There are several limitations of this study. First, the use of self-report functional questionnaires, and not performance-based measures, may underestimate functional dependence in elderly individuals (6
). In addition, tests from multiple cognitive domains were not available to compare the contribution to functional dependence. The use of Trails B (without using Trails A as a control) is also not ideal. Future studies should use more comprehensive measures of executive function. Although several studies suggest that executive function is a good predictor of functional decline, few studies compare multiple cognitive domains (19
) or use a comprehensive selection of executive function tests. Another weakness of this study is the absence of a comprehensive dementia evaluation. It is possible that women with mild cognitive impairment or possibly mild dementia were included in the sample. Although we can infer that the community-dwelling individuals were not severely demented, a comprehensive dementia evaluation is the only way to confirm the absence of dementia. A dementia evaluation was not possible due to the large sample size. Another limitation was the fact that the follow-up sample was 18% smaller than the original sample. The participants who completed the 6-year follow-up visit reported significantly less baseline difficulty on both ADL and IADL scales, and the longitudinal results are likely an underestimate of functional decline. Finally, the study population was composed of only women who were primarily Caucasian, making it difficult to generalize to men or other ethnic groups.

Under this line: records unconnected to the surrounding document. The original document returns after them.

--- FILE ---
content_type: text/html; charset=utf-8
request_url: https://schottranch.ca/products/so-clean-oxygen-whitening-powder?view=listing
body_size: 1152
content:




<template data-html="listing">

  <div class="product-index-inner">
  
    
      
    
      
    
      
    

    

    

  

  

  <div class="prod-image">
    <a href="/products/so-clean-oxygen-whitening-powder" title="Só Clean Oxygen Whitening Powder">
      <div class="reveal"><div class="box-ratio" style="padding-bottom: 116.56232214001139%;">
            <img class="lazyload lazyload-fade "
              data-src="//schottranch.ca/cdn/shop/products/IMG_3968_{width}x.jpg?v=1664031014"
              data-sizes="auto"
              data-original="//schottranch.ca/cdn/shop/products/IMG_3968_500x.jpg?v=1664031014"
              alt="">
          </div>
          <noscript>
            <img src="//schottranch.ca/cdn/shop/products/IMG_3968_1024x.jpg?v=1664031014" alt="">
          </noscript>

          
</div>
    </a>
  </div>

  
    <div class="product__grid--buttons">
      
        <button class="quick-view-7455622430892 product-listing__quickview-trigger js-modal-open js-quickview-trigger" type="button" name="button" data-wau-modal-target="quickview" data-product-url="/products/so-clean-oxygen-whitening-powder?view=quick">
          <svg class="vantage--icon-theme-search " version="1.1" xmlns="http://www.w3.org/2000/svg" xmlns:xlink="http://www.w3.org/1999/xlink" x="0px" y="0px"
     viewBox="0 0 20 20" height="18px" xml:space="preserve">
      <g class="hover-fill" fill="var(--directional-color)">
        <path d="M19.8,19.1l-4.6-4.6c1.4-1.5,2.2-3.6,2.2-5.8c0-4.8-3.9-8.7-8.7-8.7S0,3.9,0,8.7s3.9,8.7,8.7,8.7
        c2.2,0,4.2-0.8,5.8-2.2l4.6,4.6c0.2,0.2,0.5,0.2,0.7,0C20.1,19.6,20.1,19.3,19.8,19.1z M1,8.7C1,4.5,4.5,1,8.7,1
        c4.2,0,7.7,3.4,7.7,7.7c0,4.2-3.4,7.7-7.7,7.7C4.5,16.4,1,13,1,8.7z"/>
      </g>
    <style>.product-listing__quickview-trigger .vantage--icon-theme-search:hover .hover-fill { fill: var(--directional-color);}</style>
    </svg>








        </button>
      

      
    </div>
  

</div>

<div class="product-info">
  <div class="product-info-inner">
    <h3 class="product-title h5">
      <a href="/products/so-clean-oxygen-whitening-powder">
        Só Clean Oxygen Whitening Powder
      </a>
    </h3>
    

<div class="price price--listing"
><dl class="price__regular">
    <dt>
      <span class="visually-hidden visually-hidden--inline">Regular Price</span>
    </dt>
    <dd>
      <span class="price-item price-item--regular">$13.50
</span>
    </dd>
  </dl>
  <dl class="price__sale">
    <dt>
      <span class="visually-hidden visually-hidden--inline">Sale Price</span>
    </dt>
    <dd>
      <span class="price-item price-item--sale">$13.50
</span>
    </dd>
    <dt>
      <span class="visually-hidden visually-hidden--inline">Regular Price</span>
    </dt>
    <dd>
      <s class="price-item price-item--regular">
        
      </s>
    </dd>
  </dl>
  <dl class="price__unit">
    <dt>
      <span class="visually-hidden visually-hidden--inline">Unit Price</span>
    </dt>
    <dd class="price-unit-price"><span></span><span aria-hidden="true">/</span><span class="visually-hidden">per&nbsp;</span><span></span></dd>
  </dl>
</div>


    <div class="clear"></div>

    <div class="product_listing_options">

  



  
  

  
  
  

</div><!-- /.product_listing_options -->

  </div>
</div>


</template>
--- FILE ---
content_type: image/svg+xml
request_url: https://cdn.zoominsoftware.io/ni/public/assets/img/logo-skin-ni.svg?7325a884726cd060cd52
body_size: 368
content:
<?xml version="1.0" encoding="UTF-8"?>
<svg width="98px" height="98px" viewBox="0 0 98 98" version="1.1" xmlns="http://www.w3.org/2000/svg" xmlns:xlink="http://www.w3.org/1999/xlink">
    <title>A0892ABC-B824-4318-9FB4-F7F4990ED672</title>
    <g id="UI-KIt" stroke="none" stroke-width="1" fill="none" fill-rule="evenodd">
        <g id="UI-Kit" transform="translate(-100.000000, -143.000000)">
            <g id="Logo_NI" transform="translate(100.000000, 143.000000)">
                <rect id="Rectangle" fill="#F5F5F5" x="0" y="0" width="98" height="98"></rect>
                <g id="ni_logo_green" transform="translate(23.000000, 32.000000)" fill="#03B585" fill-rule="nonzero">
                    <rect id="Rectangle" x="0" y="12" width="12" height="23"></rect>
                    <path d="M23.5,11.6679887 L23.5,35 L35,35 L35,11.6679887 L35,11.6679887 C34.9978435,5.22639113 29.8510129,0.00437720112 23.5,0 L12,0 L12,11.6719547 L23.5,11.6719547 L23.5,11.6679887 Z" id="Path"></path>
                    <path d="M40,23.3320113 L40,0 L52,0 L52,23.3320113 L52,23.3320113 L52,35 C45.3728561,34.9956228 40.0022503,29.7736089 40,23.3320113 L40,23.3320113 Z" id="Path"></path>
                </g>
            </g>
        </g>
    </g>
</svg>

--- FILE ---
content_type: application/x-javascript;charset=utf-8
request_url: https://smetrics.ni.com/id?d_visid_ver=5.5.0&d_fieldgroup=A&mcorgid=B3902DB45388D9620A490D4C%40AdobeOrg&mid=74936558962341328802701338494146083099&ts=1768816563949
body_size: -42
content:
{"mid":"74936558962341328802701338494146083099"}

Executive dysfunction is a predictor of functional difficulty in community-dwelling elderly women both cross-sectionally and longitudinally. The findings from this study add to other studies suggesting that executive function is more strongly associated with functional difficulty than measures of global cognition. This study is unique in that it provides strong support that executive function is a predictor of future functional difficulty and decline over time. This result emphasizes the importance of screening for executive impairment, in addition to measures of global cognition, in elderly individuals. Future studies should also better investigate the clinical outcome of individuals who have executive impairment and preserved global cognition.